Ziel der Aufgabe :: Fasse den Text über vertauschte Rollen in drei Sätzen zusammen.

Diskretes und Indiskretes von Eheleuten in Pension
Ausgabe: 1998/36, vertauschte Rollen
01.09.1998 - Hilde Ehrenberger
Mein Mann kann mit Kranken überhaupt nichts anfangen. Als ich einmal auf Kur war, hat er mich besucht. „Einmal und nie wieder! Diese Atmosphäre halte ich nicht aus.“ Und er weigert sich standhaft, mit mir ins Thermalbad zu fahren, weil er nicht nur lauter „Marode“ sehen möchte. Langsam aber sicher ist in mir die Einstellung gewachsen, daß ich ihn, wenn es einmal soweit sein wird, nach Möglichkeit zu Hause betreuen werde. Also habe ich diverse Hauskrankenpflegekurse absolviert, um für alle Fälle gerüstet zu sein.Und jetzt liege ich da und kann mich nicht rühren. Scheußliche Sache. Was nützt der beste Vorsatz, den Mann zu pflegen, wenn man auf nassen Blättern ausrutscht, auf einmal daliegt, vor Schmerzen ohnmächtig wird und dann nur noch wimmert. Mein Mann schreit: „Beweg die Zehen!“ Dann ruft er die Rettung – später hat er mir gestanden, daß er in Panik war, als ich mich nicht rühren konnte und er den Gedanken an eine Querschnittlähmung nicht los wurde.Schambeinbruch. Lange und mühsam mußte ich wieder gehen lernen.Als ich aus dem Spital entlassen wurde, brachte mich die Rettung nach Hause und legte mich einfach aufs Bett. „Wie wird das nun werden?“ fragte ich bang, und die Tränen rannen mir herunter. „Wir werden es schon schaffen“, tröstete mich mein Mann zuversichtlich. „Vorderhand habe ich einmal alles abgesagt und werde dich pflegen. Jetzt bin ich eben nur für dich da.“Ich konnte nicht anders, ich schluchzte. Er sah mich so warm an, wie mich nur mein geliebter Spötter anschauen kann. Ich wollte nach dem Taschentuch greifen, aber die Bewegung verstärkte die Schmerzen. Er zog sein Taschentuch heraus und wischte mir über das Gesicht. „Nonono“, sagte er, „es wird schon werden. Jetzt leg einmal die Arme um meine Schulter – horuck – und jetzt in die Höhe.“Ich stöhne vor Schmerz.„Auf – ich zieh’ dich. Wenn deine Füße nicht wollen, schiebe ich mit meinen hinten nach.“So haben wir eine ganz patente Methode entwickelt, mit der mich mein Mann ins Badezimmer und auf die Toilette brachte. Mit großer Geduld und Behutsamkeit hat er sich um mich gekümmert.Aber mein Problem war, daß ich diesen Rollentausch schwer aushielt. Auszuhalten, daß man hilflos ist, angewiesen auf den kleinsten Handgriff des Helfers, ist eine verdammt schwierige Situation. Was auch immer jetzt kommt: Ich weiß um beide Seiten. Die pflegerische kenne ich theoretisch, die des Gepflegtwerdens aus der Praxis. Ich denke, das ist eine gute Erfahrung.

(Gespeicherte Dateneinträge)

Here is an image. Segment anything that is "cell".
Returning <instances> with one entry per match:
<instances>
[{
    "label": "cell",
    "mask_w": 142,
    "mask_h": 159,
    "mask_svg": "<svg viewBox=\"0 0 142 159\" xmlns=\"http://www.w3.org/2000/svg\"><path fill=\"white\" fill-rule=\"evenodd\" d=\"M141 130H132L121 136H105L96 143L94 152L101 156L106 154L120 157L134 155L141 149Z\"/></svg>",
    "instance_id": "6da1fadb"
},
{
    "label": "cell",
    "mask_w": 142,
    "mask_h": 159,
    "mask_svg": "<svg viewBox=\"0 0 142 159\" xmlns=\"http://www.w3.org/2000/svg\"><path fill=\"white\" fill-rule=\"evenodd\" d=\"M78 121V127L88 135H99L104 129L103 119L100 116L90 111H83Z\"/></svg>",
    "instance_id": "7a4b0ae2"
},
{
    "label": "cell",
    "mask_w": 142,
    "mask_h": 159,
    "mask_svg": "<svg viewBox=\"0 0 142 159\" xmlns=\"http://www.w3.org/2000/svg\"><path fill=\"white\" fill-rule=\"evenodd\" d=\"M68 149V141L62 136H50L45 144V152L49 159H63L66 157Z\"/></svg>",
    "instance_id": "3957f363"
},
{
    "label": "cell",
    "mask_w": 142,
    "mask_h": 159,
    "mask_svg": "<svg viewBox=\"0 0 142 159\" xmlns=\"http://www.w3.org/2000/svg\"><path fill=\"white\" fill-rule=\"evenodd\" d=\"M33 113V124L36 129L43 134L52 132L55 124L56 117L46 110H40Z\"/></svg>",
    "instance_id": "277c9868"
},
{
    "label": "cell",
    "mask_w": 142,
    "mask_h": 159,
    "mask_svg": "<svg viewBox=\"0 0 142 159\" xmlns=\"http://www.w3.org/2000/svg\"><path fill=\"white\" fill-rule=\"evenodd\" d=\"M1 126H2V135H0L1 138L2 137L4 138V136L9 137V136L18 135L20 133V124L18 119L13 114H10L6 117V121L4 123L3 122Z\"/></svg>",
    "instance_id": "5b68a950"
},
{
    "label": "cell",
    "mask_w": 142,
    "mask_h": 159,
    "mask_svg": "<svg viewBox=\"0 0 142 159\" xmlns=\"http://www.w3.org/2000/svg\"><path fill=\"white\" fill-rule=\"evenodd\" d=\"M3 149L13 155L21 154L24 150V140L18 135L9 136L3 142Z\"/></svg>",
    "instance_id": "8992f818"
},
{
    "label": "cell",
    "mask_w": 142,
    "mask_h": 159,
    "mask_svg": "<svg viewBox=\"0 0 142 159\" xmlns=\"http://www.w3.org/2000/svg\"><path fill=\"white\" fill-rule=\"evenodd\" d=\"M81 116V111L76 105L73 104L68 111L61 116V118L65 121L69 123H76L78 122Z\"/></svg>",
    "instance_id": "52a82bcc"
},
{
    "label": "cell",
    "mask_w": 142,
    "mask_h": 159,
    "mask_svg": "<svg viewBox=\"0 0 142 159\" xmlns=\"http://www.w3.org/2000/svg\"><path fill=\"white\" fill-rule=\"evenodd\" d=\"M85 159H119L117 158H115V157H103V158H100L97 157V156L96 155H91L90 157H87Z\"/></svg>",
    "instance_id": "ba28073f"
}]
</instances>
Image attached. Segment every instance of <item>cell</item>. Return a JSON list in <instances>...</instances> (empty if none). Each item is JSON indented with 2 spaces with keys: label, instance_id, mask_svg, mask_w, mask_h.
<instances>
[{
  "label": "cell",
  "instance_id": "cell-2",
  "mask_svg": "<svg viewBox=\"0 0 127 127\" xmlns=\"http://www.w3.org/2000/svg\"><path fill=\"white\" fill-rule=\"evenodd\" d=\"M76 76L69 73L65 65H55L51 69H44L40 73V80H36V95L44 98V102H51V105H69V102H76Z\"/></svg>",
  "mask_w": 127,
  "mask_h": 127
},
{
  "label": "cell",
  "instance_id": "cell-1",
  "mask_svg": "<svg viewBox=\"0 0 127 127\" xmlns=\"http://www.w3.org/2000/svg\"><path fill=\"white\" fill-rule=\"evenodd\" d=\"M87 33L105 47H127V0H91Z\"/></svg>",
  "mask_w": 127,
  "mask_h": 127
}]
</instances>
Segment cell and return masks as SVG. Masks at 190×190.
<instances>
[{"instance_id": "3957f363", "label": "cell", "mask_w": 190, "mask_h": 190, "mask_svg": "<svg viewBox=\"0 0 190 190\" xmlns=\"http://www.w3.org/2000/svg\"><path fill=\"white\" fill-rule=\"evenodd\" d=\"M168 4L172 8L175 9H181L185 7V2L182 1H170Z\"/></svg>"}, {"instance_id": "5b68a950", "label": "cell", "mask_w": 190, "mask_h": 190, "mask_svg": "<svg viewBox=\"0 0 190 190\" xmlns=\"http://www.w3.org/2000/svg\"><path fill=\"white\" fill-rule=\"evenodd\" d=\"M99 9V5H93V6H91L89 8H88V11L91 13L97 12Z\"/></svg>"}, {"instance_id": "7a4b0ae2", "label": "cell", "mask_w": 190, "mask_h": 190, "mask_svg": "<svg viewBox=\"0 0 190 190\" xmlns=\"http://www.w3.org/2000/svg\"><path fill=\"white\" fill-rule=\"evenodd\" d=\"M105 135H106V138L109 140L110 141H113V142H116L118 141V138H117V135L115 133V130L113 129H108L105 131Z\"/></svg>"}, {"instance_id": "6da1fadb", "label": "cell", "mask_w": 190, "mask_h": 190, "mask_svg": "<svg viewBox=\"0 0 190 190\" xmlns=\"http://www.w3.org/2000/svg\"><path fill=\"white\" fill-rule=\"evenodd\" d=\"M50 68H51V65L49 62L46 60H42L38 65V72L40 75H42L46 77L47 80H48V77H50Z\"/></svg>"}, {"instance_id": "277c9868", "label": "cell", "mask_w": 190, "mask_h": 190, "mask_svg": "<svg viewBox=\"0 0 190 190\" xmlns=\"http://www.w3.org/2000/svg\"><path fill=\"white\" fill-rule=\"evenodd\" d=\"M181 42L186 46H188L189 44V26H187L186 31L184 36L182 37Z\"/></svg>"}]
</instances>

Lösung der Aufgabe :: Die Ich-Person hat Hauskrankenpflegekurse absolviert, um den Ehemann, der mit Kranken nichts anfangen kann, später zu Hause betreuen zu können. Dann rutscht sie selbst auf nassen Blättern aus, erleidet einen Schambeinbruch und wird nach der Entlassung aus dem Spital von ihm mit großer Geduld gepflegt. Den Rollentausch hält sie schwer aus, sieht es aber als gute Erfahrung, nun die pflegerische Seite theoretisch und das Gepflegtwerden aus der Praxis zu kennen.